The Trump administration has been dogged by controversy over Epstein’s files since the Justice Department, in an unsigned statement earlier this year, announced that the department would not make its files public, despite previous promises of transparency from members of the Trump administration.

The statement said the government had found no evidence of a “client list” or credible evidence that “Epstein blackmailed prominent individuals as part of his actions.”

The Oversight Committee issued a bipartisan subpoena to the Justice Department in August for all records related to Epstein and Maxwell.

So far, the Justice Department has produced only a small fraction of the documents and other evidence gathered by federal investigators over the course of multiple investigations into Epstein’s alleged international sex trafficking operation.

It is unclear whether emails the estate provided to the committee are also in the possession of the Justice Department.
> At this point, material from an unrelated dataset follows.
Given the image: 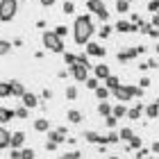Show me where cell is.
Returning a JSON list of instances; mask_svg holds the SVG:
<instances>
[{"mask_svg":"<svg viewBox=\"0 0 159 159\" xmlns=\"http://www.w3.org/2000/svg\"><path fill=\"white\" fill-rule=\"evenodd\" d=\"M93 20L89 16H77L75 23H73V37H75V43H89L91 34H93Z\"/></svg>","mask_w":159,"mask_h":159,"instance_id":"6da1fadb","label":"cell"},{"mask_svg":"<svg viewBox=\"0 0 159 159\" xmlns=\"http://www.w3.org/2000/svg\"><path fill=\"white\" fill-rule=\"evenodd\" d=\"M16 0H0V20L2 23H9V20L16 16Z\"/></svg>","mask_w":159,"mask_h":159,"instance_id":"7a4b0ae2","label":"cell"},{"mask_svg":"<svg viewBox=\"0 0 159 159\" xmlns=\"http://www.w3.org/2000/svg\"><path fill=\"white\" fill-rule=\"evenodd\" d=\"M43 46H46L50 52H64V41H61V37H57L55 32L43 34Z\"/></svg>","mask_w":159,"mask_h":159,"instance_id":"3957f363","label":"cell"},{"mask_svg":"<svg viewBox=\"0 0 159 159\" xmlns=\"http://www.w3.org/2000/svg\"><path fill=\"white\" fill-rule=\"evenodd\" d=\"M86 7H89V11H93V14H98V16L102 18V20H107V18H109V11L105 9L102 0H89V5H86Z\"/></svg>","mask_w":159,"mask_h":159,"instance_id":"277c9868","label":"cell"},{"mask_svg":"<svg viewBox=\"0 0 159 159\" xmlns=\"http://www.w3.org/2000/svg\"><path fill=\"white\" fill-rule=\"evenodd\" d=\"M70 73H73V77L75 80H80V82H86V75H89V68L86 66H82V64H73V66H70Z\"/></svg>","mask_w":159,"mask_h":159,"instance_id":"5b68a950","label":"cell"},{"mask_svg":"<svg viewBox=\"0 0 159 159\" xmlns=\"http://www.w3.org/2000/svg\"><path fill=\"white\" fill-rule=\"evenodd\" d=\"M114 96H116L120 102H125V100H129L132 98V89H129V86H116V89H114Z\"/></svg>","mask_w":159,"mask_h":159,"instance_id":"8992f818","label":"cell"},{"mask_svg":"<svg viewBox=\"0 0 159 159\" xmlns=\"http://www.w3.org/2000/svg\"><path fill=\"white\" fill-rule=\"evenodd\" d=\"M23 141H25V134H23V132H14V134H11V141H9V148L18 150L20 146H23Z\"/></svg>","mask_w":159,"mask_h":159,"instance_id":"52a82bcc","label":"cell"},{"mask_svg":"<svg viewBox=\"0 0 159 159\" xmlns=\"http://www.w3.org/2000/svg\"><path fill=\"white\" fill-rule=\"evenodd\" d=\"M86 55L102 57V55H105V48H102V46H98V43H86Z\"/></svg>","mask_w":159,"mask_h":159,"instance_id":"ba28073f","label":"cell"},{"mask_svg":"<svg viewBox=\"0 0 159 159\" xmlns=\"http://www.w3.org/2000/svg\"><path fill=\"white\" fill-rule=\"evenodd\" d=\"M39 105V98L34 96V93H23V107H27V109H30V107H37Z\"/></svg>","mask_w":159,"mask_h":159,"instance_id":"9c48e42d","label":"cell"},{"mask_svg":"<svg viewBox=\"0 0 159 159\" xmlns=\"http://www.w3.org/2000/svg\"><path fill=\"white\" fill-rule=\"evenodd\" d=\"M48 136H50V141H52V143H61L64 139H66V129L59 127V129H55V132H50Z\"/></svg>","mask_w":159,"mask_h":159,"instance_id":"30bf717a","label":"cell"},{"mask_svg":"<svg viewBox=\"0 0 159 159\" xmlns=\"http://www.w3.org/2000/svg\"><path fill=\"white\" fill-rule=\"evenodd\" d=\"M11 96H16V98H23V93H25V89H23V86H20V82H18V80H11Z\"/></svg>","mask_w":159,"mask_h":159,"instance_id":"8fae6325","label":"cell"},{"mask_svg":"<svg viewBox=\"0 0 159 159\" xmlns=\"http://www.w3.org/2000/svg\"><path fill=\"white\" fill-rule=\"evenodd\" d=\"M14 116H16V111L7 109V107H0V123H9Z\"/></svg>","mask_w":159,"mask_h":159,"instance_id":"7c38bea8","label":"cell"},{"mask_svg":"<svg viewBox=\"0 0 159 159\" xmlns=\"http://www.w3.org/2000/svg\"><path fill=\"white\" fill-rule=\"evenodd\" d=\"M9 141H11V134L5 127H0V148H9Z\"/></svg>","mask_w":159,"mask_h":159,"instance_id":"4fadbf2b","label":"cell"},{"mask_svg":"<svg viewBox=\"0 0 159 159\" xmlns=\"http://www.w3.org/2000/svg\"><path fill=\"white\" fill-rule=\"evenodd\" d=\"M136 55H139V50H136V48H129V50H125V52L118 55V59H120V61H127V59H134Z\"/></svg>","mask_w":159,"mask_h":159,"instance_id":"5bb4252c","label":"cell"},{"mask_svg":"<svg viewBox=\"0 0 159 159\" xmlns=\"http://www.w3.org/2000/svg\"><path fill=\"white\" fill-rule=\"evenodd\" d=\"M9 96H11V84L0 82V98H9Z\"/></svg>","mask_w":159,"mask_h":159,"instance_id":"9a60e30c","label":"cell"},{"mask_svg":"<svg viewBox=\"0 0 159 159\" xmlns=\"http://www.w3.org/2000/svg\"><path fill=\"white\" fill-rule=\"evenodd\" d=\"M146 114H148L150 118H157V114H159V100H157L155 105H148L146 107Z\"/></svg>","mask_w":159,"mask_h":159,"instance_id":"2e32d148","label":"cell"},{"mask_svg":"<svg viewBox=\"0 0 159 159\" xmlns=\"http://www.w3.org/2000/svg\"><path fill=\"white\" fill-rule=\"evenodd\" d=\"M96 75H98V77H102V80H105V77H109V68H107L105 64H98V66H96Z\"/></svg>","mask_w":159,"mask_h":159,"instance_id":"e0dca14e","label":"cell"},{"mask_svg":"<svg viewBox=\"0 0 159 159\" xmlns=\"http://www.w3.org/2000/svg\"><path fill=\"white\" fill-rule=\"evenodd\" d=\"M116 30H118V32H132V23H127V20H118V23H116Z\"/></svg>","mask_w":159,"mask_h":159,"instance_id":"ac0fdd59","label":"cell"},{"mask_svg":"<svg viewBox=\"0 0 159 159\" xmlns=\"http://www.w3.org/2000/svg\"><path fill=\"white\" fill-rule=\"evenodd\" d=\"M48 127H50V125H48L46 118H39L37 123H34V129H39V132H48Z\"/></svg>","mask_w":159,"mask_h":159,"instance_id":"d6986e66","label":"cell"},{"mask_svg":"<svg viewBox=\"0 0 159 159\" xmlns=\"http://www.w3.org/2000/svg\"><path fill=\"white\" fill-rule=\"evenodd\" d=\"M105 84H107V89H109V91H114L118 86V80L114 77V75H109V77H105Z\"/></svg>","mask_w":159,"mask_h":159,"instance_id":"ffe728a7","label":"cell"},{"mask_svg":"<svg viewBox=\"0 0 159 159\" xmlns=\"http://www.w3.org/2000/svg\"><path fill=\"white\" fill-rule=\"evenodd\" d=\"M141 111H143V107H141V105H139V107H134V109H129V111H127V118L136 120V118L141 116Z\"/></svg>","mask_w":159,"mask_h":159,"instance_id":"44dd1931","label":"cell"},{"mask_svg":"<svg viewBox=\"0 0 159 159\" xmlns=\"http://www.w3.org/2000/svg\"><path fill=\"white\" fill-rule=\"evenodd\" d=\"M68 120L70 123H80V120H82V114H80L77 109H70L68 111Z\"/></svg>","mask_w":159,"mask_h":159,"instance_id":"7402d4cb","label":"cell"},{"mask_svg":"<svg viewBox=\"0 0 159 159\" xmlns=\"http://www.w3.org/2000/svg\"><path fill=\"white\" fill-rule=\"evenodd\" d=\"M120 139H125V141H132L134 139V132H132V129H129V127H125V129H120Z\"/></svg>","mask_w":159,"mask_h":159,"instance_id":"603a6c76","label":"cell"},{"mask_svg":"<svg viewBox=\"0 0 159 159\" xmlns=\"http://www.w3.org/2000/svg\"><path fill=\"white\" fill-rule=\"evenodd\" d=\"M9 50H11V43H7V41H2V39H0V57H2V55H7Z\"/></svg>","mask_w":159,"mask_h":159,"instance_id":"cb8c5ba5","label":"cell"},{"mask_svg":"<svg viewBox=\"0 0 159 159\" xmlns=\"http://www.w3.org/2000/svg\"><path fill=\"white\" fill-rule=\"evenodd\" d=\"M98 111L102 114V116H109V114H111V107L107 105V102H100V107H98Z\"/></svg>","mask_w":159,"mask_h":159,"instance_id":"d4e9b609","label":"cell"},{"mask_svg":"<svg viewBox=\"0 0 159 159\" xmlns=\"http://www.w3.org/2000/svg\"><path fill=\"white\" fill-rule=\"evenodd\" d=\"M111 114H114V116H116V118H120V116H125V114H127V109H125V107H114V109H111Z\"/></svg>","mask_w":159,"mask_h":159,"instance_id":"484cf974","label":"cell"},{"mask_svg":"<svg viewBox=\"0 0 159 159\" xmlns=\"http://www.w3.org/2000/svg\"><path fill=\"white\" fill-rule=\"evenodd\" d=\"M116 9L123 14V11H127L129 9V2H127V0H118V2H116Z\"/></svg>","mask_w":159,"mask_h":159,"instance_id":"4316f807","label":"cell"},{"mask_svg":"<svg viewBox=\"0 0 159 159\" xmlns=\"http://www.w3.org/2000/svg\"><path fill=\"white\" fill-rule=\"evenodd\" d=\"M148 11L159 14V0H150V2H148Z\"/></svg>","mask_w":159,"mask_h":159,"instance_id":"83f0119b","label":"cell"},{"mask_svg":"<svg viewBox=\"0 0 159 159\" xmlns=\"http://www.w3.org/2000/svg\"><path fill=\"white\" fill-rule=\"evenodd\" d=\"M20 159H34V150H30V148L20 150Z\"/></svg>","mask_w":159,"mask_h":159,"instance_id":"f1b7e54d","label":"cell"},{"mask_svg":"<svg viewBox=\"0 0 159 159\" xmlns=\"http://www.w3.org/2000/svg\"><path fill=\"white\" fill-rule=\"evenodd\" d=\"M66 98L68 100H75L77 98V89H75V86H68V89H66Z\"/></svg>","mask_w":159,"mask_h":159,"instance_id":"f546056e","label":"cell"},{"mask_svg":"<svg viewBox=\"0 0 159 159\" xmlns=\"http://www.w3.org/2000/svg\"><path fill=\"white\" fill-rule=\"evenodd\" d=\"M64 59H66V64H68V66L77 64V57H75V55H70V52H66V55H64Z\"/></svg>","mask_w":159,"mask_h":159,"instance_id":"4dcf8cb0","label":"cell"},{"mask_svg":"<svg viewBox=\"0 0 159 159\" xmlns=\"http://www.w3.org/2000/svg\"><path fill=\"white\" fill-rule=\"evenodd\" d=\"M66 32H68V27H66V25H59V27L55 30V34H57V37H61V39L66 37Z\"/></svg>","mask_w":159,"mask_h":159,"instance_id":"1f68e13d","label":"cell"},{"mask_svg":"<svg viewBox=\"0 0 159 159\" xmlns=\"http://www.w3.org/2000/svg\"><path fill=\"white\" fill-rule=\"evenodd\" d=\"M129 148H132V150H134V148H136V150L141 148V139H139V136H134V139L129 141Z\"/></svg>","mask_w":159,"mask_h":159,"instance_id":"d6a6232c","label":"cell"},{"mask_svg":"<svg viewBox=\"0 0 159 159\" xmlns=\"http://www.w3.org/2000/svg\"><path fill=\"white\" fill-rule=\"evenodd\" d=\"M16 116H18V118H27V107H18V109H16Z\"/></svg>","mask_w":159,"mask_h":159,"instance_id":"836d02e7","label":"cell"},{"mask_svg":"<svg viewBox=\"0 0 159 159\" xmlns=\"http://www.w3.org/2000/svg\"><path fill=\"white\" fill-rule=\"evenodd\" d=\"M129 89H132V96H143V89H141V86H129Z\"/></svg>","mask_w":159,"mask_h":159,"instance_id":"e575fe53","label":"cell"},{"mask_svg":"<svg viewBox=\"0 0 159 159\" xmlns=\"http://www.w3.org/2000/svg\"><path fill=\"white\" fill-rule=\"evenodd\" d=\"M77 64H82V66L89 68V59H86V55H80V57H77Z\"/></svg>","mask_w":159,"mask_h":159,"instance_id":"d590c367","label":"cell"},{"mask_svg":"<svg viewBox=\"0 0 159 159\" xmlns=\"http://www.w3.org/2000/svg\"><path fill=\"white\" fill-rule=\"evenodd\" d=\"M73 9H75L73 2H64V11H66V14H73Z\"/></svg>","mask_w":159,"mask_h":159,"instance_id":"8d00e7d4","label":"cell"},{"mask_svg":"<svg viewBox=\"0 0 159 159\" xmlns=\"http://www.w3.org/2000/svg\"><path fill=\"white\" fill-rule=\"evenodd\" d=\"M59 159H80V152H68V155H61Z\"/></svg>","mask_w":159,"mask_h":159,"instance_id":"74e56055","label":"cell"},{"mask_svg":"<svg viewBox=\"0 0 159 159\" xmlns=\"http://www.w3.org/2000/svg\"><path fill=\"white\" fill-rule=\"evenodd\" d=\"M86 86L89 89H98V80H86Z\"/></svg>","mask_w":159,"mask_h":159,"instance_id":"f35d334b","label":"cell"},{"mask_svg":"<svg viewBox=\"0 0 159 159\" xmlns=\"http://www.w3.org/2000/svg\"><path fill=\"white\" fill-rule=\"evenodd\" d=\"M118 139H120L118 134H109V136H107V143H116Z\"/></svg>","mask_w":159,"mask_h":159,"instance_id":"ab89813d","label":"cell"},{"mask_svg":"<svg viewBox=\"0 0 159 159\" xmlns=\"http://www.w3.org/2000/svg\"><path fill=\"white\" fill-rule=\"evenodd\" d=\"M109 32H111V30H109V27H107V25H105V27H102V30H100V37H102V39H105V37H109Z\"/></svg>","mask_w":159,"mask_h":159,"instance_id":"60d3db41","label":"cell"},{"mask_svg":"<svg viewBox=\"0 0 159 159\" xmlns=\"http://www.w3.org/2000/svg\"><path fill=\"white\" fill-rule=\"evenodd\" d=\"M116 120H118L116 116H109V118H107V125H109V127H114V125H116Z\"/></svg>","mask_w":159,"mask_h":159,"instance_id":"b9f144b4","label":"cell"},{"mask_svg":"<svg viewBox=\"0 0 159 159\" xmlns=\"http://www.w3.org/2000/svg\"><path fill=\"white\" fill-rule=\"evenodd\" d=\"M96 93H98V98H107V89H96Z\"/></svg>","mask_w":159,"mask_h":159,"instance_id":"7bdbcfd3","label":"cell"},{"mask_svg":"<svg viewBox=\"0 0 159 159\" xmlns=\"http://www.w3.org/2000/svg\"><path fill=\"white\" fill-rule=\"evenodd\" d=\"M148 84H150V80H148V77H141V84H139V86H141V89H146V86H148Z\"/></svg>","mask_w":159,"mask_h":159,"instance_id":"ee69618b","label":"cell"},{"mask_svg":"<svg viewBox=\"0 0 159 159\" xmlns=\"http://www.w3.org/2000/svg\"><path fill=\"white\" fill-rule=\"evenodd\" d=\"M150 25H157V30H159V14H155V16H152V23H150Z\"/></svg>","mask_w":159,"mask_h":159,"instance_id":"f6af8a7d","label":"cell"},{"mask_svg":"<svg viewBox=\"0 0 159 159\" xmlns=\"http://www.w3.org/2000/svg\"><path fill=\"white\" fill-rule=\"evenodd\" d=\"M148 34H150V37H159V30H157V27H150Z\"/></svg>","mask_w":159,"mask_h":159,"instance_id":"bcb514c9","label":"cell"},{"mask_svg":"<svg viewBox=\"0 0 159 159\" xmlns=\"http://www.w3.org/2000/svg\"><path fill=\"white\" fill-rule=\"evenodd\" d=\"M146 155H148V150H141V148H139V152H136V157H139V159H143Z\"/></svg>","mask_w":159,"mask_h":159,"instance_id":"7dc6e473","label":"cell"},{"mask_svg":"<svg viewBox=\"0 0 159 159\" xmlns=\"http://www.w3.org/2000/svg\"><path fill=\"white\" fill-rule=\"evenodd\" d=\"M52 2H55V0H41V5H43V7H50Z\"/></svg>","mask_w":159,"mask_h":159,"instance_id":"c3c4849f","label":"cell"},{"mask_svg":"<svg viewBox=\"0 0 159 159\" xmlns=\"http://www.w3.org/2000/svg\"><path fill=\"white\" fill-rule=\"evenodd\" d=\"M152 152H159V143H152Z\"/></svg>","mask_w":159,"mask_h":159,"instance_id":"681fc988","label":"cell"},{"mask_svg":"<svg viewBox=\"0 0 159 159\" xmlns=\"http://www.w3.org/2000/svg\"><path fill=\"white\" fill-rule=\"evenodd\" d=\"M109 159H118V157H109Z\"/></svg>","mask_w":159,"mask_h":159,"instance_id":"f907efd6","label":"cell"},{"mask_svg":"<svg viewBox=\"0 0 159 159\" xmlns=\"http://www.w3.org/2000/svg\"><path fill=\"white\" fill-rule=\"evenodd\" d=\"M127 2H132V0H127Z\"/></svg>","mask_w":159,"mask_h":159,"instance_id":"816d5d0a","label":"cell"},{"mask_svg":"<svg viewBox=\"0 0 159 159\" xmlns=\"http://www.w3.org/2000/svg\"><path fill=\"white\" fill-rule=\"evenodd\" d=\"M0 150H2V148H0Z\"/></svg>","mask_w":159,"mask_h":159,"instance_id":"f5cc1de1","label":"cell"}]
</instances>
After Epstein’s arrest in 2019, President Trump said he had not spoken to him in 15 years. Earlier this year, Trump claimed that he ended his association with Epstein in the early 2000s after discovering that Epstein and Maxwell were allegedly poaching Mar-a-Lago employees.

Epstein committed suicide in 2019 while awaiting trial on charges of trafficking girls and women.

Maxwell, who has consistently denied wrongdoing, is currently serving a 20-year prison sentence in Texas for child sex trafficking and other Epstein-related crimes.